● **Written task**:
Everything from the line containing "How far do (x=690, y=416)" down to the last line of the entries below must be transcribed exactly, and nothing else.

● **Stored records**:

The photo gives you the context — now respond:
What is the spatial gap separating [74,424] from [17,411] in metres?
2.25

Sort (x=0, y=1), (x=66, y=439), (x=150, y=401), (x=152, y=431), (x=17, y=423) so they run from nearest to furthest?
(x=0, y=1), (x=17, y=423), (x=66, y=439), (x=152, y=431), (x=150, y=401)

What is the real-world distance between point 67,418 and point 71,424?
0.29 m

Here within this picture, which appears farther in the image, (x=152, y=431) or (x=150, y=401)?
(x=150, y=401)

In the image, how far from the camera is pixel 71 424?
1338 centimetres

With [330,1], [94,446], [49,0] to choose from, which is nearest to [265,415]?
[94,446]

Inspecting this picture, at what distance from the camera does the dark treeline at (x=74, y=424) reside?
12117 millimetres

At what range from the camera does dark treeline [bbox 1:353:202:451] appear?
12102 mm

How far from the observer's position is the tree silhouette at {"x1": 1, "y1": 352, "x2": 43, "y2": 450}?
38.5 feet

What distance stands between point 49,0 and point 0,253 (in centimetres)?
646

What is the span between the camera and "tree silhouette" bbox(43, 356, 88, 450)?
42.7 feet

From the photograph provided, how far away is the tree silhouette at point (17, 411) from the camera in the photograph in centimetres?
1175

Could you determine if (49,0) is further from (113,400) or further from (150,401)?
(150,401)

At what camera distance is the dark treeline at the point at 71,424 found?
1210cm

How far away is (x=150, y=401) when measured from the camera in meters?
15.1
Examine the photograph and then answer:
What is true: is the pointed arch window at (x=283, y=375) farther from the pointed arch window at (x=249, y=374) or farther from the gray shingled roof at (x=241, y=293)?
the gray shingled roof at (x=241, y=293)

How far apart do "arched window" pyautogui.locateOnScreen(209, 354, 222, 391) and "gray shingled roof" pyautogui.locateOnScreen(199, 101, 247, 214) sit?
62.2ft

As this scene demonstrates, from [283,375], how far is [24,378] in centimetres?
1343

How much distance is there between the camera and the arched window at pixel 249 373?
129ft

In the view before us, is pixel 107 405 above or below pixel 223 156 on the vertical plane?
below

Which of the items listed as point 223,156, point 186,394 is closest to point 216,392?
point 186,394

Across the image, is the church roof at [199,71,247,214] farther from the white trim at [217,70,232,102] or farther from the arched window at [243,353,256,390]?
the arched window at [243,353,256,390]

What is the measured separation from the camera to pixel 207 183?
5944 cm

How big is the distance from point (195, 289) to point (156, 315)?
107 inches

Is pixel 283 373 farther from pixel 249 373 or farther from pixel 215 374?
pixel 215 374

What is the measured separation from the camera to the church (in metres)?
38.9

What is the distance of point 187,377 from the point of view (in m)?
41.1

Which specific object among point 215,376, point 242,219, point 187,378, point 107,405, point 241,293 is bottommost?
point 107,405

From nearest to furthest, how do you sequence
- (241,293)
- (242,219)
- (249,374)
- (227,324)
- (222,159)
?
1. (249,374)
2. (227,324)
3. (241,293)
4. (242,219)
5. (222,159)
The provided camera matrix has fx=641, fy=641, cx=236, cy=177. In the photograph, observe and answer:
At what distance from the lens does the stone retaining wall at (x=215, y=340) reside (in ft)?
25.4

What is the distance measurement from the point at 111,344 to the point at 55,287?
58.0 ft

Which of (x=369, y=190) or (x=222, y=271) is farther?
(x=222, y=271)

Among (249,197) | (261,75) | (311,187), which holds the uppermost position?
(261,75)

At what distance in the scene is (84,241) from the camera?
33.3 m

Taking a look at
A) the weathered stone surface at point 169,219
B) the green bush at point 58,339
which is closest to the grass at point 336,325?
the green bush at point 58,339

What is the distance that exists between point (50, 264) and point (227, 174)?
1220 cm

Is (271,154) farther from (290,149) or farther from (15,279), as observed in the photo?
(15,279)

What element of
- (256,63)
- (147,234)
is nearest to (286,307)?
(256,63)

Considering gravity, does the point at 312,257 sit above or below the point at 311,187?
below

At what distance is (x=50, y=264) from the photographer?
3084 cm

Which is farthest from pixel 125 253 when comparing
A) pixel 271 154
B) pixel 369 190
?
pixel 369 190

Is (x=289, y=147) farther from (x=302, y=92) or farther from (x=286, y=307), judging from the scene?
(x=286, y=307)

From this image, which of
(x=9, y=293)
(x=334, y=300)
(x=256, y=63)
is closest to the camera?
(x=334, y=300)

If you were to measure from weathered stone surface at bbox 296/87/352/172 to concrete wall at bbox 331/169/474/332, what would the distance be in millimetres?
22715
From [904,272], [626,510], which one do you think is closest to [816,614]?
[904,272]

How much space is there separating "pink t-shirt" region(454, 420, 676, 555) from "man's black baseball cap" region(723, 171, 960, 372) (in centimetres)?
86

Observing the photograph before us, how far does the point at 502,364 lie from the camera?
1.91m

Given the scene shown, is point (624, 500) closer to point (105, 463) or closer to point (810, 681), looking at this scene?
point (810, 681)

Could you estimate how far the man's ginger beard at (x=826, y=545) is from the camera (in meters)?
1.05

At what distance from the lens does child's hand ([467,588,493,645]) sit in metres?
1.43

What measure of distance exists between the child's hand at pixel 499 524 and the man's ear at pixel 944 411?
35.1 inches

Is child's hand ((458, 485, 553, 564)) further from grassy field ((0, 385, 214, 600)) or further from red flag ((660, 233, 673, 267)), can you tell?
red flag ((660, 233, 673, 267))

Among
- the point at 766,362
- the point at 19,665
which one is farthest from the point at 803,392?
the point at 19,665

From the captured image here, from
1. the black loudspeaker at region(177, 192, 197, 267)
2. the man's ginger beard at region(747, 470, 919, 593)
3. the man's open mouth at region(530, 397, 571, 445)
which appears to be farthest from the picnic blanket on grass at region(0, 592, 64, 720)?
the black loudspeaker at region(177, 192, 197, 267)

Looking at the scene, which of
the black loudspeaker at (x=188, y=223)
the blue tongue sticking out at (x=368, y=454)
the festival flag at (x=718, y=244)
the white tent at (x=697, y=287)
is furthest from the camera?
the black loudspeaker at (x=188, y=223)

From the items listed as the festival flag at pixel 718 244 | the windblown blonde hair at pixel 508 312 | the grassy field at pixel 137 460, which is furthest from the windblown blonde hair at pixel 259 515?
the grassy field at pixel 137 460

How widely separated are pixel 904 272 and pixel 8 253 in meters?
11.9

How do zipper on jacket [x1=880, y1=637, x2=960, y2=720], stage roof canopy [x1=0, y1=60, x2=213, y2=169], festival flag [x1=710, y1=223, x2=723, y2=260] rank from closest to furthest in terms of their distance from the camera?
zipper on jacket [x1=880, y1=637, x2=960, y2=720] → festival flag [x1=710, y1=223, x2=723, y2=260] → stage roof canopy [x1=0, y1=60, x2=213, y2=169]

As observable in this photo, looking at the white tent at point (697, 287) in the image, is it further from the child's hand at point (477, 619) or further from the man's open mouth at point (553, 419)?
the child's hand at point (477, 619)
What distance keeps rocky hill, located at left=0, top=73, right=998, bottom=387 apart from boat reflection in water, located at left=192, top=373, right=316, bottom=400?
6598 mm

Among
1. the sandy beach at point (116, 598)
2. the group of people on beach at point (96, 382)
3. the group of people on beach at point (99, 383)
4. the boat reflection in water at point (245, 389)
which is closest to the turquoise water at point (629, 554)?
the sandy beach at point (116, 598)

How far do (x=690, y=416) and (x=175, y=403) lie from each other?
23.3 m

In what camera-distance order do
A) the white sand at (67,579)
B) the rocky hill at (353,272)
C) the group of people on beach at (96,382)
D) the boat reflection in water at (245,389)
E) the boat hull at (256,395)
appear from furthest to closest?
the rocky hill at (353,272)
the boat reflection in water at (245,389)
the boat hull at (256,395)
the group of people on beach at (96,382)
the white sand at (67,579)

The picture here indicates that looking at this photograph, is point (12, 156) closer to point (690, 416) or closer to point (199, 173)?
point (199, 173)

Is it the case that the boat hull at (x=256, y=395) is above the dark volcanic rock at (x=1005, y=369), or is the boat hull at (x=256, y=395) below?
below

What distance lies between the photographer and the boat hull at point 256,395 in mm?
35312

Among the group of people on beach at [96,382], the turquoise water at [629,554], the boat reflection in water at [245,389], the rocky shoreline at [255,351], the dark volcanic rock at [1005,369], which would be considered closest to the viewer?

● **Final result**:
How far do (x=690, y=416) and (x=175, y=403) lie from each other?
23.3 m

In what camera-distance order do
A) the white sand at (67,579)
B) the rocky hill at (353,272)
C) the group of people on beach at (96,382)
D) the boat reflection in water at (245,389)
E) the boat hull at (256,395)
appear from furthest to closest?
the rocky hill at (353,272)
the boat reflection in water at (245,389)
the boat hull at (256,395)
the group of people on beach at (96,382)
the white sand at (67,579)

The picture here indicates that looking at this photograph, is point (12, 156) closer to point (690, 416) or closer to point (199, 173)?
point (199, 173)

Is it the case that the boat hull at (x=256, y=395) is above the dark volcanic rock at (x=1005, y=369), or is the boat hull at (x=256, y=395) below?
below

What distance lies between the photographer and the boat hull at point 256,395 in mm?
35312

Among the group of people on beach at [96,382], the turquoise water at [629,554], the boat reflection in water at [245,389], the rocky shoreline at [255,351], the dark volcanic rock at [1005,369], which would be considered closest to the viewer?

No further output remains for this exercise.